▶ **Directions**:
Output each entry exactly; skip nothing.

Questions about scene geometry:
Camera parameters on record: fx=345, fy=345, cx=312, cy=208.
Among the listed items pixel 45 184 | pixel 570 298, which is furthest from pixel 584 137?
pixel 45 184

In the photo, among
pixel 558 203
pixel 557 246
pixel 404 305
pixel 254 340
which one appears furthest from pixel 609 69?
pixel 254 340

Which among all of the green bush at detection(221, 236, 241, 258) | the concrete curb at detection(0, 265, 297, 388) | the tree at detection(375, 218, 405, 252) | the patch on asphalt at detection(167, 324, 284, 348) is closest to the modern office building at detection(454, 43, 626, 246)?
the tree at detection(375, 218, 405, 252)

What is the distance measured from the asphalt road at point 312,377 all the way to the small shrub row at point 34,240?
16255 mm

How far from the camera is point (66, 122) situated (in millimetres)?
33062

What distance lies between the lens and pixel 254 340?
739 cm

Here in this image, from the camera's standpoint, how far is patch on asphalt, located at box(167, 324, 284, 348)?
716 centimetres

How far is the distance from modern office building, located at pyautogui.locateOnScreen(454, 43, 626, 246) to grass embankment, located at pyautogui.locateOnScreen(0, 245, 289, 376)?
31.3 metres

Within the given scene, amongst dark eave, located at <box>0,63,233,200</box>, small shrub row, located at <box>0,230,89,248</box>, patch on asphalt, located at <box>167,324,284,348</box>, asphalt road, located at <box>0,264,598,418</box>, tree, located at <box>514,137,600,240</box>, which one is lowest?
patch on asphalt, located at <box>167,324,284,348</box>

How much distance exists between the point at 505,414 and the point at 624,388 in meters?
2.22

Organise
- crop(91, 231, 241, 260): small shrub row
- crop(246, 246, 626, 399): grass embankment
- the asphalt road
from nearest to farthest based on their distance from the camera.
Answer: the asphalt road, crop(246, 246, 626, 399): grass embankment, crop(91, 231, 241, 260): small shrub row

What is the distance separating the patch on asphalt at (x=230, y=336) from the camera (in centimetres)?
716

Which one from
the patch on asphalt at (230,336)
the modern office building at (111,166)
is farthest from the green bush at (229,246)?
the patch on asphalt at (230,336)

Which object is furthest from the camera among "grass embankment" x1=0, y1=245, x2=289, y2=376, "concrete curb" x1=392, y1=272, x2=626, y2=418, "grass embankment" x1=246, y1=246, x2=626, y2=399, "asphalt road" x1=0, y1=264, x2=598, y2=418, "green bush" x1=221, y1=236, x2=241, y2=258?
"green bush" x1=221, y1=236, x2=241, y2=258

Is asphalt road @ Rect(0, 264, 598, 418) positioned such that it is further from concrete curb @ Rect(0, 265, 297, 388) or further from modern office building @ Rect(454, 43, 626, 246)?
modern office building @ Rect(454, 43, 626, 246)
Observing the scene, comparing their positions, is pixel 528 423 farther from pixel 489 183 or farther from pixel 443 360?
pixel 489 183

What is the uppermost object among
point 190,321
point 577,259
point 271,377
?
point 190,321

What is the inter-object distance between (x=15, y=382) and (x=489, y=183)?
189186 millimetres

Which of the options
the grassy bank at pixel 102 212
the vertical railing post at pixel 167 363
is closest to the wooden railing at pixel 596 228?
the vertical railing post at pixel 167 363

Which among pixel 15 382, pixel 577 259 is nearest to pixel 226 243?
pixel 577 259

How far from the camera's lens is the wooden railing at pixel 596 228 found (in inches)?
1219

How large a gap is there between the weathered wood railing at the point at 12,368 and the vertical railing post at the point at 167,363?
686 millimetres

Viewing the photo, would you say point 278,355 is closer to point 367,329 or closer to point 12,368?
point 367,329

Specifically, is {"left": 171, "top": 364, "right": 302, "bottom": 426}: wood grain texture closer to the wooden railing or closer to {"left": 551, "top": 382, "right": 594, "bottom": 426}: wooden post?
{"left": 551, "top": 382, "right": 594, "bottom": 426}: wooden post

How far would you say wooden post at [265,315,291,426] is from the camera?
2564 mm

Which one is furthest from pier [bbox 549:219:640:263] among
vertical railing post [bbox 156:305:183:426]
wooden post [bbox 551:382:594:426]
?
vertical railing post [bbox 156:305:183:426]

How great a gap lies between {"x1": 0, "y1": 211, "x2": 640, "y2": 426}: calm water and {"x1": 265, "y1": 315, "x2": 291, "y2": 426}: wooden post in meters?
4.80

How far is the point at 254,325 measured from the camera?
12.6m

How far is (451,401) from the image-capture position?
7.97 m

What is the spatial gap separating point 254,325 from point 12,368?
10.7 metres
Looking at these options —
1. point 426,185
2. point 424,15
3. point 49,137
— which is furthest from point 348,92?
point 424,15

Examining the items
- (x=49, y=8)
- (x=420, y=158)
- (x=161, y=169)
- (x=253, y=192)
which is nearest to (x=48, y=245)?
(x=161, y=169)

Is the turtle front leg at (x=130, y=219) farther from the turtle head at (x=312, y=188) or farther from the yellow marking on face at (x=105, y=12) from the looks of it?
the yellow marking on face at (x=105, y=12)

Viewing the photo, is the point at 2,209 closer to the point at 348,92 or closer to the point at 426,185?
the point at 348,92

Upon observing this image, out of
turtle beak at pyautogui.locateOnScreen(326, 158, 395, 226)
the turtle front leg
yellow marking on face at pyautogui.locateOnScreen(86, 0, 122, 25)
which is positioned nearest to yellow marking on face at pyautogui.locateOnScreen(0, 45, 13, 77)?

▶ **Exercise result**:
Camera parameters on record: fx=345, fy=345, cx=312, cy=208.
Among the listed items pixel 45 184 | pixel 570 298, which is furthest from pixel 584 137?
pixel 45 184

In the photo, among
pixel 558 203
pixel 557 246
pixel 404 305
pixel 254 340
which one appears furthest from pixel 609 69?
pixel 254 340

Which among all of the green bush at detection(221, 236, 241, 258) | the concrete curb at detection(0, 265, 297, 388) | the tree at detection(375, 218, 405, 252) | the patch on asphalt at detection(167, 324, 284, 348) is closest to the modern office building at detection(454, 43, 626, 246)?
the tree at detection(375, 218, 405, 252)

What is the distance measured from the asphalt road at point 312,377 all the way to the small shrub row at point 34,240?
16255 mm

How far from the camera is point (66, 122) situated (in millimetres)?
33062

What distance lies between the lens and pixel 254 340?
739 cm

Here in this image, from the camera's standpoint, how far is patch on asphalt, located at box(167, 324, 284, 348)?
716 centimetres

How far is the distance from modern office building, located at pyautogui.locateOnScreen(454, 43, 626, 246) to grass embankment, located at pyautogui.locateOnScreen(0, 245, 289, 376)?
31.3 metres

Within the given scene, amongst dark eave, located at <box>0,63,233,200</box>, small shrub row, located at <box>0,230,89,248</box>, patch on asphalt, located at <box>167,324,284,348</box>, asphalt road, located at <box>0,264,598,418</box>, tree, located at <box>514,137,600,240</box>, which one is lowest?
patch on asphalt, located at <box>167,324,284,348</box>

How much distance exists between the point at 505,414 and the point at 624,388 in meters?
2.22

Organise
- crop(91, 231, 241, 260): small shrub row
- crop(246, 246, 626, 399): grass embankment
- the asphalt road
from nearest to farthest based on their distance from the camera.
Answer: the asphalt road, crop(246, 246, 626, 399): grass embankment, crop(91, 231, 241, 260): small shrub row

What is the distance separating the patch on asphalt at (x=230, y=336) from the camera (in centimetres)?
716

Which one from
the patch on asphalt at (230,336)
the modern office building at (111,166)
is farthest from the green bush at (229,246)?
the patch on asphalt at (230,336)

Which object is furthest from the camera among "grass embankment" x1=0, y1=245, x2=289, y2=376, "concrete curb" x1=392, y1=272, x2=626, y2=418, "grass embankment" x1=246, y1=246, x2=626, y2=399, "asphalt road" x1=0, y1=264, x2=598, y2=418, "green bush" x1=221, y1=236, x2=241, y2=258?
"green bush" x1=221, y1=236, x2=241, y2=258

Is asphalt road @ Rect(0, 264, 598, 418) positioned such that it is further from concrete curb @ Rect(0, 265, 297, 388) or further from modern office building @ Rect(454, 43, 626, 246)?
modern office building @ Rect(454, 43, 626, 246)
Observing the scene, comparing their positions, is pixel 528 423 farther from pixel 489 183 or farther from pixel 443 360?
pixel 489 183

What is the uppermost object among
point 190,321
point 577,259
point 271,377
?
point 190,321

What is the inter-object distance between (x=15, y=382) and (x=489, y=183)?
189186 millimetres

Which of the options
the grassy bank at pixel 102 212
the vertical railing post at pixel 167 363
is closest to the wooden railing at pixel 596 228?
the vertical railing post at pixel 167 363

Which among pixel 15 382, pixel 577 259 is nearest to pixel 226 243?
pixel 577 259

How far from the camera's lens is the wooden railing at pixel 596 228 found (in inches)?
1219

How large a gap is there between the weathered wood railing at the point at 12,368 and the vertical railing post at the point at 167,363?
686 millimetres

Viewing the photo, would you say point 278,355 is closer to point 367,329 or closer to point 12,368?
point 367,329

Specifically, is {"left": 171, "top": 364, "right": 302, "bottom": 426}: wood grain texture closer to the wooden railing or closer to {"left": 551, "top": 382, "right": 594, "bottom": 426}: wooden post?
{"left": 551, "top": 382, "right": 594, "bottom": 426}: wooden post

How far would you say wooden post at [265,315,291,426] is from the camera?
2564 mm

Which one is furthest from pier [bbox 549:219:640:263] among
vertical railing post [bbox 156:305:183:426]
wooden post [bbox 551:382:594:426]
?
vertical railing post [bbox 156:305:183:426]

How great a gap lies between {"x1": 0, "y1": 211, "x2": 640, "y2": 426}: calm water and {"x1": 265, "y1": 315, "x2": 291, "y2": 426}: wooden post in meters?
4.80

How far is the point at 254,325 measured from the camera?
12.6m

How far is (451,401) from the image-capture position?
7.97 m

What is the spatial gap separating point 254,325 from point 12,368?
10.7 metres
Looking at these options —
1. point 426,185
2. point 424,15
3. point 49,137
— which is furthest from point 348,92?
point 424,15

Examining the items
- (x=49, y=8)
- (x=420, y=158)
- (x=161, y=169)
- (x=253, y=192)
which is nearest to (x=48, y=245)?
(x=161, y=169)

Is the turtle front leg at (x=130, y=219) farther from the turtle head at (x=312, y=188) or farther from the yellow marking on face at (x=105, y=12) from the looks of it?
the yellow marking on face at (x=105, y=12)

Viewing the photo, is the point at 2,209 closer to the point at 348,92 or closer to the point at 426,185?
the point at 348,92

Upon observing this image, out of
turtle beak at pyautogui.locateOnScreen(326, 158, 395, 226)
the turtle front leg
yellow marking on face at pyautogui.locateOnScreen(86, 0, 122, 25)
which is positioned nearest to yellow marking on face at pyautogui.locateOnScreen(0, 45, 13, 77)?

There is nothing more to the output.